The unexpected rise was driven by a surge in public-sector pay awards. Earnings growth accelerated to 4.8 per cent from 4.6 per cent.

Private sector earnings were unchanged, although the monthly figure showed June was 5.3 per cent higher than a year ago, compared with 3.9 per cent in May.

The services sector, which includes a significant contribution from the public sector, leapt to 4.6 per cent from 4.3 per cent, while manufacturing was unchanged at 3.4 per cent. The Office for National Statistics said the rise was driven by large bonuses in the telecoms, real estate, financial and retail sectors, and delayed public sector deals for the NHS and teachers.

The number of benefits claimants fell by 32,900 in July compared with June, to its lowest level since May 1980. The preferred International Labour Organisation measure, which includes those ineligible for benefits, fell to its lowest level since records began in 1984.

The wages data, which came just an hour before the Bank of England said it would monitor all data for signs of inflationary pressure, raised expectations of a hike in rates. "With unemployment also continuing to fall, these data will be grist to the mill of the Monetary Policy Committee's inflation hawks," said Richard Iley, of ABN Amro.

Jonathan Loynes, of HSBC, said that there was a "good chance" private- sector pay awards would ease off as pay deals started to track the current low inflation levels of 1.3 per cent.
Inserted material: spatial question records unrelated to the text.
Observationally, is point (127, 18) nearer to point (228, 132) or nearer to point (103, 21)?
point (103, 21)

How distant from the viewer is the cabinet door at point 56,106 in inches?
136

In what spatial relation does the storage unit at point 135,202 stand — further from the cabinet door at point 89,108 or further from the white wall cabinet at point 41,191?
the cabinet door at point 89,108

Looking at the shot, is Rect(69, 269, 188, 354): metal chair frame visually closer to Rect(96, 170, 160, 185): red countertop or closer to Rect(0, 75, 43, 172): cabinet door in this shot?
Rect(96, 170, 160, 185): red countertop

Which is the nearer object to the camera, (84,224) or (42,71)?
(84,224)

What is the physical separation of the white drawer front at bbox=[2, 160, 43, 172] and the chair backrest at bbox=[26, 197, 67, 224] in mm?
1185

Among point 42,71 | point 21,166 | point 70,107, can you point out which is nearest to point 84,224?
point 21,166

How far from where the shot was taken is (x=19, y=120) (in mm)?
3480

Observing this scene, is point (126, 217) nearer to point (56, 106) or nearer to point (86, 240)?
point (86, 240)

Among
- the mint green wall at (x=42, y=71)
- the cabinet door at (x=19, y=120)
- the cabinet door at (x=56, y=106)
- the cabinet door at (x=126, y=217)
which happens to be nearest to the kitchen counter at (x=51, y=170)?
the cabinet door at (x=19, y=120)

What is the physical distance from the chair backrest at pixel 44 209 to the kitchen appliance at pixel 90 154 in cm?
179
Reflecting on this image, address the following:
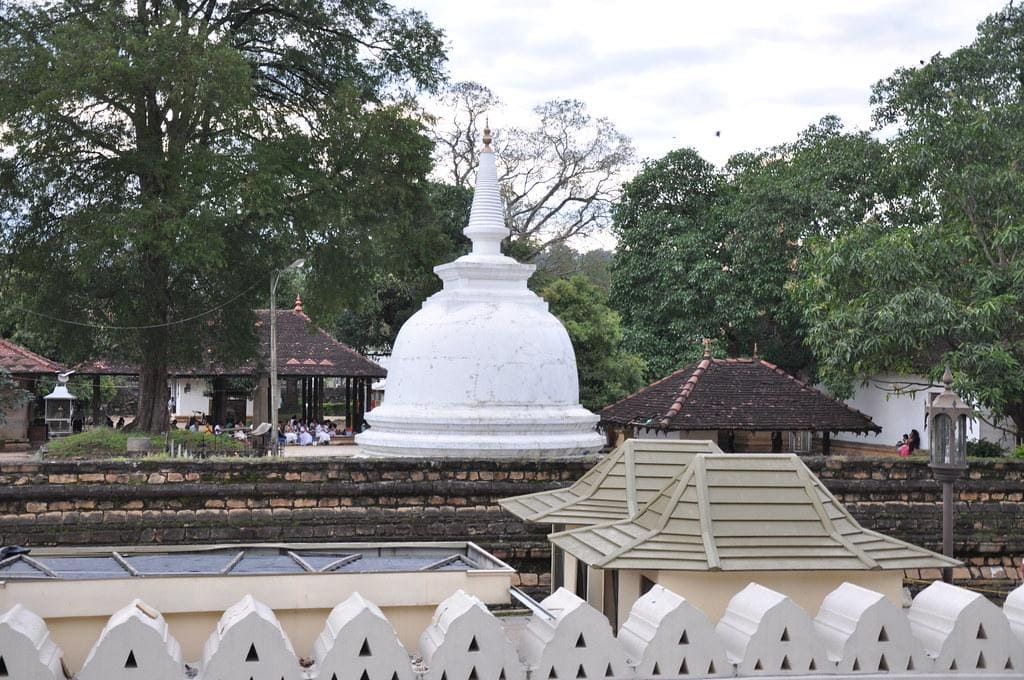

In yesterday's key Inflation Report, the Bank said there was considerable uncertainty over the extent to which structural reforms of the labour market, such as cuts in trade union power, had lowered the rate of unemployment that would trigger inflationary pressures. "All members say there has been significant change in labour market behaviour over a number of years but not all agree on its quantitative implications for future earnings growth," it said.

John O'Sullivan, of Greenwich NatWest, said the data would "add to, rather than resolve" the MPC's uncertainties

Ryan Shea at First Chicago said: "Given the way the MPC works, they will have to start to tighten rates in six months."